- Date: 14 – 20 June
- Edition: 6th
- Draw: 32S / 16D
- Surface: Clay
- Location: Almaty, Kazakhstan

Champions

Singles
- Jesper de Jong

Doubles
- Vladyslav Manafov / Vitaliy Sachko
| Almaty Challenger |

= 2021 Almaty Challenger II =

The 2021 Almaty Challenger II was a professional tennis tournament played on clay courts. It was the sixth edition of the tournament which was part of the 2021 ATP Challenger Tour. It took place in Almaty, Kazakhstan between 14 and 20 June 2021.

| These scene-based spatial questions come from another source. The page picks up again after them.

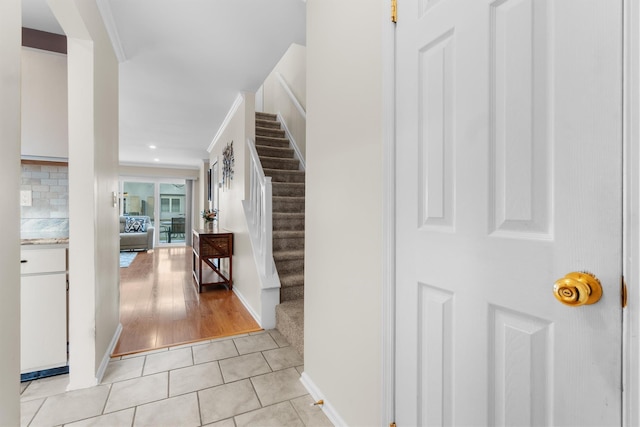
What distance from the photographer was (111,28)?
7.22 ft

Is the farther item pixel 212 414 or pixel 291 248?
pixel 291 248

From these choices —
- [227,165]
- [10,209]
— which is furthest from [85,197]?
[227,165]

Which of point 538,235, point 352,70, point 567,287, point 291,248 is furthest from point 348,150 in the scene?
point 291,248

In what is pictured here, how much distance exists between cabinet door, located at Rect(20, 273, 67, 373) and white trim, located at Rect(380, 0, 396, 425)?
1.99m

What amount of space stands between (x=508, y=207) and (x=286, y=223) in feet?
8.89

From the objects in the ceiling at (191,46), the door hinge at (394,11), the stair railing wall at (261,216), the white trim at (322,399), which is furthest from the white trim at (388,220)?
the stair railing wall at (261,216)

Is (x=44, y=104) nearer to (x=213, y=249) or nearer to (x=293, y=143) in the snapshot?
(x=213, y=249)

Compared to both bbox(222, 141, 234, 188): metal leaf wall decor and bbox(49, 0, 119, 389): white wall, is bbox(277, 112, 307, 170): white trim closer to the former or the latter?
bbox(222, 141, 234, 188): metal leaf wall decor

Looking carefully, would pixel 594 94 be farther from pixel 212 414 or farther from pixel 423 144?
pixel 212 414

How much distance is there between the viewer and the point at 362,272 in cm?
131

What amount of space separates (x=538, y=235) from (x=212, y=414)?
167 cm

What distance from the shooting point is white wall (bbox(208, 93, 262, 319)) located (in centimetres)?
298

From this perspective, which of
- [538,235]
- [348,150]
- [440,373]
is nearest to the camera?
[538,235]

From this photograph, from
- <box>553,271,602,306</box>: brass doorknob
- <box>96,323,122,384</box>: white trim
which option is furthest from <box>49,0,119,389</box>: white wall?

==Singles main draw entrants==
===Seeds===

| Country | Player | Rank^{1} | Seed |
|---|---|---|---|
| SVK | Andrej Martin | 108 | 1 |
| EGY | Mohamed Safwat | 162 | 2 |
| BEL | Kimmer Coppejans | 174 | 3 |
| ITA | Lorenzo Giustino | 178 | 4 |
| KAZ | Dmitry Popko | 195 | 5 |
| UZB | Denis Istomin | 204 | 6 |
| BRA | João Menezes | 211 | 7 |
| CAN | Brayden Schnur | 225 | 8 |

- ^{1} Rankings are as of 31 May 2021.

===Other entrants===
The following players received entry into the singles main draw as wildcards:
- KAZ Dostanbek Tashbulatov
- KAZ Denis Yevseyev
- KAZ Beibit Zhukayev

The following player received entry into the singles main draw as a special exempt:
- KAZ Timofey Skatov

The following players received entry from the qualifying draw:
- NED Jesper de Jong
- TUR Ergi Kırkın
- UKR Vladyslav Orlov
- UKR Vitaliy Sachko

The following player received entry as a lucky loser:
- ROU Filip Jianu

==Champions==
===Singles===

- NED Jesper de Jong def. CHI Marcelo Tomás Barrios Vera 6–1, 6–2.

===Doubles===

- UKR Vladyslav Manafov / UKR Vitaliy Sachko def. FRA Corentin Denolly / ESP Adrián Menéndez Maceiras 6–1, 6–4.